For instance, if I may think that John owns a Subaru because I see him driving it yet I don’t exactly know if he owns the Subaru that he drives or a different Subaru. Similarly, unknown to me, I may assume Kelvin to be owning a Subaru although I lack any reason to think that way because I have never seen him driving one or I have on several occasions seen him taking a train for most of the commutations. Supposing p is the statement, “Either John or Kelvin owns a Subaru.” I believe p is true. I have tangible reasons to believe p, and I have access to the grounds. Therefore, according to the simple theory, I know… However, I may want to say I know p because coincidence forms the basis for my belief.

Nozick’s explanations tend to avoid Gettier problems despite the fact that the need to solve those problems was the motivation behind the theory (Hetherington, 2010). Conditions (1) and (2) of the argument are true belief supplements with other two subjective conditions (3) and (4). We can combine the simple theory with that of Nozick to meet Kripke’s objection and the problems from Gettier. Seeking conclusive reasons can result to a skeptic situation. Consequently, we may be left without knowing anything. This theory, however, may also not work. It only succeeds in evading Gettier problems but fail to satisfy Kripke. Consider the example below:

George is waiting outside Mr. Humphrey’s office to talk to Mr. Humphrey. He sees Mr. Humphrey’s identical twin enter the room and he mistakes him for Mr. Humphrey because he is not aware that Mr. Humphrey has a twin brother. Mr. Humphrey’s secretary informs George that Mr. Humphrey is in the office-not after seeing his twin brother enter the office but because she is sure Mr. Humphrey is in the office and she has the tendency of reporting correctly whatever she knows about the whereabouts of Mr. Humphrey. Suppose George has fallen in love with Mr. Humphrey’s secretary as he is seeing her for the first time, he may probably believe whatever she tells him. He also doesn’t know that she happens to be highly trustworthy when reporting the whereabouts of Mr. Humphrey.

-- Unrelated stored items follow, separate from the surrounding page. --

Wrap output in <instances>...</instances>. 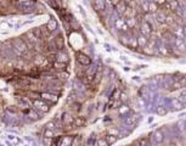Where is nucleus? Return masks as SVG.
Returning a JSON list of instances; mask_svg holds the SVG:
<instances>
[{
  "label": "nucleus",
  "instance_id": "18",
  "mask_svg": "<svg viewBox=\"0 0 186 146\" xmlns=\"http://www.w3.org/2000/svg\"><path fill=\"white\" fill-rule=\"evenodd\" d=\"M6 139H7V140H10V141H12V142H14L16 146L21 142V141H20V139H18L17 136H15L14 134H7V135H6Z\"/></svg>",
  "mask_w": 186,
  "mask_h": 146
},
{
  "label": "nucleus",
  "instance_id": "19",
  "mask_svg": "<svg viewBox=\"0 0 186 146\" xmlns=\"http://www.w3.org/2000/svg\"><path fill=\"white\" fill-rule=\"evenodd\" d=\"M128 112H129V107H128L127 105H122L121 107L118 109V113L121 114V116H124V114H127Z\"/></svg>",
  "mask_w": 186,
  "mask_h": 146
},
{
  "label": "nucleus",
  "instance_id": "6",
  "mask_svg": "<svg viewBox=\"0 0 186 146\" xmlns=\"http://www.w3.org/2000/svg\"><path fill=\"white\" fill-rule=\"evenodd\" d=\"M92 6L96 11H105L106 10V4L105 0H92Z\"/></svg>",
  "mask_w": 186,
  "mask_h": 146
},
{
  "label": "nucleus",
  "instance_id": "7",
  "mask_svg": "<svg viewBox=\"0 0 186 146\" xmlns=\"http://www.w3.org/2000/svg\"><path fill=\"white\" fill-rule=\"evenodd\" d=\"M27 117L31 119V121H39L42 118L40 116V112L37 111V110H28V113H27Z\"/></svg>",
  "mask_w": 186,
  "mask_h": 146
},
{
  "label": "nucleus",
  "instance_id": "2",
  "mask_svg": "<svg viewBox=\"0 0 186 146\" xmlns=\"http://www.w3.org/2000/svg\"><path fill=\"white\" fill-rule=\"evenodd\" d=\"M33 106H34V109L40 113H46L50 111V103H48L43 99H35L33 101Z\"/></svg>",
  "mask_w": 186,
  "mask_h": 146
},
{
  "label": "nucleus",
  "instance_id": "20",
  "mask_svg": "<svg viewBox=\"0 0 186 146\" xmlns=\"http://www.w3.org/2000/svg\"><path fill=\"white\" fill-rule=\"evenodd\" d=\"M44 136H45V138H50V139H54L55 131L51 130V129H46V128H45V130H44Z\"/></svg>",
  "mask_w": 186,
  "mask_h": 146
},
{
  "label": "nucleus",
  "instance_id": "15",
  "mask_svg": "<svg viewBox=\"0 0 186 146\" xmlns=\"http://www.w3.org/2000/svg\"><path fill=\"white\" fill-rule=\"evenodd\" d=\"M85 123H86V121L84 117H75L74 122H73V124L77 127H83V125H85Z\"/></svg>",
  "mask_w": 186,
  "mask_h": 146
},
{
  "label": "nucleus",
  "instance_id": "41",
  "mask_svg": "<svg viewBox=\"0 0 186 146\" xmlns=\"http://www.w3.org/2000/svg\"><path fill=\"white\" fill-rule=\"evenodd\" d=\"M24 146H28V145H24Z\"/></svg>",
  "mask_w": 186,
  "mask_h": 146
},
{
  "label": "nucleus",
  "instance_id": "36",
  "mask_svg": "<svg viewBox=\"0 0 186 146\" xmlns=\"http://www.w3.org/2000/svg\"><path fill=\"white\" fill-rule=\"evenodd\" d=\"M54 1H56V3H61L62 0H54Z\"/></svg>",
  "mask_w": 186,
  "mask_h": 146
},
{
  "label": "nucleus",
  "instance_id": "39",
  "mask_svg": "<svg viewBox=\"0 0 186 146\" xmlns=\"http://www.w3.org/2000/svg\"><path fill=\"white\" fill-rule=\"evenodd\" d=\"M0 146H4V145H3V144H0Z\"/></svg>",
  "mask_w": 186,
  "mask_h": 146
},
{
  "label": "nucleus",
  "instance_id": "3",
  "mask_svg": "<svg viewBox=\"0 0 186 146\" xmlns=\"http://www.w3.org/2000/svg\"><path fill=\"white\" fill-rule=\"evenodd\" d=\"M40 99H43L44 101H46L50 105L56 103L59 101V96L55 92H43V94H40Z\"/></svg>",
  "mask_w": 186,
  "mask_h": 146
},
{
  "label": "nucleus",
  "instance_id": "31",
  "mask_svg": "<svg viewBox=\"0 0 186 146\" xmlns=\"http://www.w3.org/2000/svg\"><path fill=\"white\" fill-rule=\"evenodd\" d=\"M152 1L155 4H157V5H164L167 3V0H152Z\"/></svg>",
  "mask_w": 186,
  "mask_h": 146
},
{
  "label": "nucleus",
  "instance_id": "42",
  "mask_svg": "<svg viewBox=\"0 0 186 146\" xmlns=\"http://www.w3.org/2000/svg\"><path fill=\"white\" fill-rule=\"evenodd\" d=\"M72 146H73V145H72Z\"/></svg>",
  "mask_w": 186,
  "mask_h": 146
},
{
  "label": "nucleus",
  "instance_id": "10",
  "mask_svg": "<svg viewBox=\"0 0 186 146\" xmlns=\"http://www.w3.org/2000/svg\"><path fill=\"white\" fill-rule=\"evenodd\" d=\"M57 27H59V23H57V21L54 20V18H50V20L48 21V23H46V28H48L49 32H55V31L57 29Z\"/></svg>",
  "mask_w": 186,
  "mask_h": 146
},
{
  "label": "nucleus",
  "instance_id": "4",
  "mask_svg": "<svg viewBox=\"0 0 186 146\" xmlns=\"http://www.w3.org/2000/svg\"><path fill=\"white\" fill-rule=\"evenodd\" d=\"M75 59H77L78 63H81L83 66H90L91 65V59L88 55H85L84 52H77V54H75Z\"/></svg>",
  "mask_w": 186,
  "mask_h": 146
},
{
  "label": "nucleus",
  "instance_id": "17",
  "mask_svg": "<svg viewBox=\"0 0 186 146\" xmlns=\"http://www.w3.org/2000/svg\"><path fill=\"white\" fill-rule=\"evenodd\" d=\"M52 67L55 70H59V71H63L66 67H67V63H63V62H59V61H55L54 65H52Z\"/></svg>",
  "mask_w": 186,
  "mask_h": 146
},
{
  "label": "nucleus",
  "instance_id": "32",
  "mask_svg": "<svg viewBox=\"0 0 186 146\" xmlns=\"http://www.w3.org/2000/svg\"><path fill=\"white\" fill-rule=\"evenodd\" d=\"M121 1H122V0H111V4H112V6L114 7V6H117Z\"/></svg>",
  "mask_w": 186,
  "mask_h": 146
},
{
  "label": "nucleus",
  "instance_id": "29",
  "mask_svg": "<svg viewBox=\"0 0 186 146\" xmlns=\"http://www.w3.org/2000/svg\"><path fill=\"white\" fill-rule=\"evenodd\" d=\"M157 4H155L153 1H150V11L151 12H155V11H157Z\"/></svg>",
  "mask_w": 186,
  "mask_h": 146
},
{
  "label": "nucleus",
  "instance_id": "30",
  "mask_svg": "<svg viewBox=\"0 0 186 146\" xmlns=\"http://www.w3.org/2000/svg\"><path fill=\"white\" fill-rule=\"evenodd\" d=\"M0 27H1V28H4V29H7V28L12 27V26H11V24H9L7 22H3L1 24H0Z\"/></svg>",
  "mask_w": 186,
  "mask_h": 146
},
{
  "label": "nucleus",
  "instance_id": "34",
  "mask_svg": "<svg viewBox=\"0 0 186 146\" xmlns=\"http://www.w3.org/2000/svg\"><path fill=\"white\" fill-rule=\"evenodd\" d=\"M123 1H124V3H125V4L128 5V4H130V3L133 1V0H123Z\"/></svg>",
  "mask_w": 186,
  "mask_h": 146
},
{
  "label": "nucleus",
  "instance_id": "24",
  "mask_svg": "<svg viewBox=\"0 0 186 146\" xmlns=\"http://www.w3.org/2000/svg\"><path fill=\"white\" fill-rule=\"evenodd\" d=\"M51 142H52V139L43 136V145L44 146H51Z\"/></svg>",
  "mask_w": 186,
  "mask_h": 146
},
{
  "label": "nucleus",
  "instance_id": "16",
  "mask_svg": "<svg viewBox=\"0 0 186 146\" xmlns=\"http://www.w3.org/2000/svg\"><path fill=\"white\" fill-rule=\"evenodd\" d=\"M136 42H138V45L139 46H145L146 44H147V38H146L145 35H142V34H140L136 38Z\"/></svg>",
  "mask_w": 186,
  "mask_h": 146
},
{
  "label": "nucleus",
  "instance_id": "21",
  "mask_svg": "<svg viewBox=\"0 0 186 146\" xmlns=\"http://www.w3.org/2000/svg\"><path fill=\"white\" fill-rule=\"evenodd\" d=\"M106 141L108 142V145H112L117 141V136L116 135H112V134H108L107 136H106Z\"/></svg>",
  "mask_w": 186,
  "mask_h": 146
},
{
  "label": "nucleus",
  "instance_id": "8",
  "mask_svg": "<svg viewBox=\"0 0 186 146\" xmlns=\"http://www.w3.org/2000/svg\"><path fill=\"white\" fill-rule=\"evenodd\" d=\"M18 106H21L22 109H26V110H29L32 107V102L28 98H21L18 100Z\"/></svg>",
  "mask_w": 186,
  "mask_h": 146
},
{
  "label": "nucleus",
  "instance_id": "25",
  "mask_svg": "<svg viewBox=\"0 0 186 146\" xmlns=\"http://www.w3.org/2000/svg\"><path fill=\"white\" fill-rule=\"evenodd\" d=\"M72 110H73V111H81V103H79L78 101L73 102V103H72Z\"/></svg>",
  "mask_w": 186,
  "mask_h": 146
},
{
  "label": "nucleus",
  "instance_id": "38",
  "mask_svg": "<svg viewBox=\"0 0 186 146\" xmlns=\"http://www.w3.org/2000/svg\"><path fill=\"white\" fill-rule=\"evenodd\" d=\"M45 1H49V3H50V0H45Z\"/></svg>",
  "mask_w": 186,
  "mask_h": 146
},
{
  "label": "nucleus",
  "instance_id": "28",
  "mask_svg": "<svg viewBox=\"0 0 186 146\" xmlns=\"http://www.w3.org/2000/svg\"><path fill=\"white\" fill-rule=\"evenodd\" d=\"M7 112L12 113V114H16L17 113V109L15 107V106H10V107H7Z\"/></svg>",
  "mask_w": 186,
  "mask_h": 146
},
{
  "label": "nucleus",
  "instance_id": "37",
  "mask_svg": "<svg viewBox=\"0 0 186 146\" xmlns=\"http://www.w3.org/2000/svg\"><path fill=\"white\" fill-rule=\"evenodd\" d=\"M167 1H169V3H170V1H174V0H167Z\"/></svg>",
  "mask_w": 186,
  "mask_h": 146
},
{
  "label": "nucleus",
  "instance_id": "11",
  "mask_svg": "<svg viewBox=\"0 0 186 146\" xmlns=\"http://www.w3.org/2000/svg\"><path fill=\"white\" fill-rule=\"evenodd\" d=\"M127 4L123 1V0H122V1L121 3H119L117 6H114V9H116V12H117V14L118 15H124V12L127 11Z\"/></svg>",
  "mask_w": 186,
  "mask_h": 146
},
{
  "label": "nucleus",
  "instance_id": "1",
  "mask_svg": "<svg viewBox=\"0 0 186 146\" xmlns=\"http://www.w3.org/2000/svg\"><path fill=\"white\" fill-rule=\"evenodd\" d=\"M28 46L26 44V42L21 38H15L12 40V51H15L17 55H22L24 52H27Z\"/></svg>",
  "mask_w": 186,
  "mask_h": 146
},
{
  "label": "nucleus",
  "instance_id": "14",
  "mask_svg": "<svg viewBox=\"0 0 186 146\" xmlns=\"http://www.w3.org/2000/svg\"><path fill=\"white\" fill-rule=\"evenodd\" d=\"M72 141H73V138H72V136H64V138H61L59 146H72Z\"/></svg>",
  "mask_w": 186,
  "mask_h": 146
},
{
  "label": "nucleus",
  "instance_id": "13",
  "mask_svg": "<svg viewBox=\"0 0 186 146\" xmlns=\"http://www.w3.org/2000/svg\"><path fill=\"white\" fill-rule=\"evenodd\" d=\"M141 34L142 35H149L150 33H151V24L149 23V22H144L142 24H141Z\"/></svg>",
  "mask_w": 186,
  "mask_h": 146
},
{
  "label": "nucleus",
  "instance_id": "35",
  "mask_svg": "<svg viewBox=\"0 0 186 146\" xmlns=\"http://www.w3.org/2000/svg\"><path fill=\"white\" fill-rule=\"evenodd\" d=\"M20 3H23V1H33V0H18Z\"/></svg>",
  "mask_w": 186,
  "mask_h": 146
},
{
  "label": "nucleus",
  "instance_id": "40",
  "mask_svg": "<svg viewBox=\"0 0 186 146\" xmlns=\"http://www.w3.org/2000/svg\"><path fill=\"white\" fill-rule=\"evenodd\" d=\"M0 134H1V130H0Z\"/></svg>",
  "mask_w": 186,
  "mask_h": 146
},
{
  "label": "nucleus",
  "instance_id": "9",
  "mask_svg": "<svg viewBox=\"0 0 186 146\" xmlns=\"http://www.w3.org/2000/svg\"><path fill=\"white\" fill-rule=\"evenodd\" d=\"M56 61H59V62H63V63H68V61H70V56H68L67 52L60 51L59 54L56 55Z\"/></svg>",
  "mask_w": 186,
  "mask_h": 146
},
{
  "label": "nucleus",
  "instance_id": "5",
  "mask_svg": "<svg viewBox=\"0 0 186 146\" xmlns=\"http://www.w3.org/2000/svg\"><path fill=\"white\" fill-rule=\"evenodd\" d=\"M61 121H62V124L66 125V127H71L74 122V118L72 117V114H70L68 112H64L61 117Z\"/></svg>",
  "mask_w": 186,
  "mask_h": 146
},
{
  "label": "nucleus",
  "instance_id": "23",
  "mask_svg": "<svg viewBox=\"0 0 186 146\" xmlns=\"http://www.w3.org/2000/svg\"><path fill=\"white\" fill-rule=\"evenodd\" d=\"M44 60H45V59H44L43 56H37V57L34 59V63H35L37 66H40V65L44 62Z\"/></svg>",
  "mask_w": 186,
  "mask_h": 146
},
{
  "label": "nucleus",
  "instance_id": "22",
  "mask_svg": "<svg viewBox=\"0 0 186 146\" xmlns=\"http://www.w3.org/2000/svg\"><path fill=\"white\" fill-rule=\"evenodd\" d=\"M141 9H142L144 12H149V11H150V1L145 0V1L141 4Z\"/></svg>",
  "mask_w": 186,
  "mask_h": 146
},
{
  "label": "nucleus",
  "instance_id": "33",
  "mask_svg": "<svg viewBox=\"0 0 186 146\" xmlns=\"http://www.w3.org/2000/svg\"><path fill=\"white\" fill-rule=\"evenodd\" d=\"M5 144H6L7 146H16V145H15L14 142H12V141H10V140H7V139L5 140Z\"/></svg>",
  "mask_w": 186,
  "mask_h": 146
},
{
  "label": "nucleus",
  "instance_id": "26",
  "mask_svg": "<svg viewBox=\"0 0 186 146\" xmlns=\"http://www.w3.org/2000/svg\"><path fill=\"white\" fill-rule=\"evenodd\" d=\"M96 145H97V146H110L108 142L106 141V139H100V140H97Z\"/></svg>",
  "mask_w": 186,
  "mask_h": 146
},
{
  "label": "nucleus",
  "instance_id": "27",
  "mask_svg": "<svg viewBox=\"0 0 186 146\" xmlns=\"http://www.w3.org/2000/svg\"><path fill=\"white\" fill-rule=\"evenodd\" d=\"M55 127H56V123L55 121H51L46 124V129H51V130H55Z\"/></svg>",
  "mask_w": 186,
  "mask_h": 146
},
{
  "label": "nucleus",
  "instance_id": "12",
  "mask_svg": "<svg viewBox=\"0 0 186 146\" xmlns=\"http://www.w3.org/2000/svg\"><path fill=\"white\" fill-rule=\"evenodd\" d=\"M116 27H117L118 29H121V31H124V32L128 31V26H127V23H125V20H123V18L116 20Z\"/></svg>",
  "mask_w": 186,
  "mask_h": 146
}]
</instances>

In the above example, conditions (1) and (4) are satisfied: Mr. Humphrey is in the office, and George believes Mr. Humphrey is the office. George has genuine reasons to believe the presence of Mr. Humphrey in his office; he saw someone identical to Mr. Humphrey enter Mr. Humphrey’s office. If Mr. Humphrey weren’t in the office, his secretary would definitely tell George that Mr. Humphrey wasn’t in the office, and George would believe Mr. Humphrey wasn’t in his office. If Mr. Humphrey wasn’t in the office in other comparable circumstances, then George would again feel Mr. Humphrey was in the office. Although this theory is an improvement on that of Nozick as it needs a knowledge bearer to have access to genuine reasons to believe in particular circumstances. The theory still gives an allowance for the reasons to be wrong ones. In George’s case, his reason is that he saw Mr. Humphrey enters the office-it was a wrong idea.


The paper has discussed Nozick’s theory of knowledge and the various assumptions on its view of knowledge. From the theory, different conditions are drawn to determine the truthfulness or the wrongness of a situation. Numerous illustrations have been used to elaborate the arguments of the theory from skeptic viewpoints. The essay has also proceeded to look at some of the objections to Nozick’s response to sceptical arguments. DeRose’s was the first objection, and it argues that rejecting the principle of closure is a form of counter-intuition. According to this objection, it seems fair to adopt contextualism when responding to scepticism. DeRose might be right that contextualism offers a plausible response, although contextualism has not has had an in-depth consideration in this paper. The second objection is more general than being specific as put forward by Kripke. Kripke’s objections have a force, and it is not easy to identify the solution that it suggests. The paper has discussed how two immature theories failed in providing reasonable answers. It is feasible to say that the types of contextualism can offer much better solutions although a deeper investigation into the matter is of great importance to ascertain the feasibility.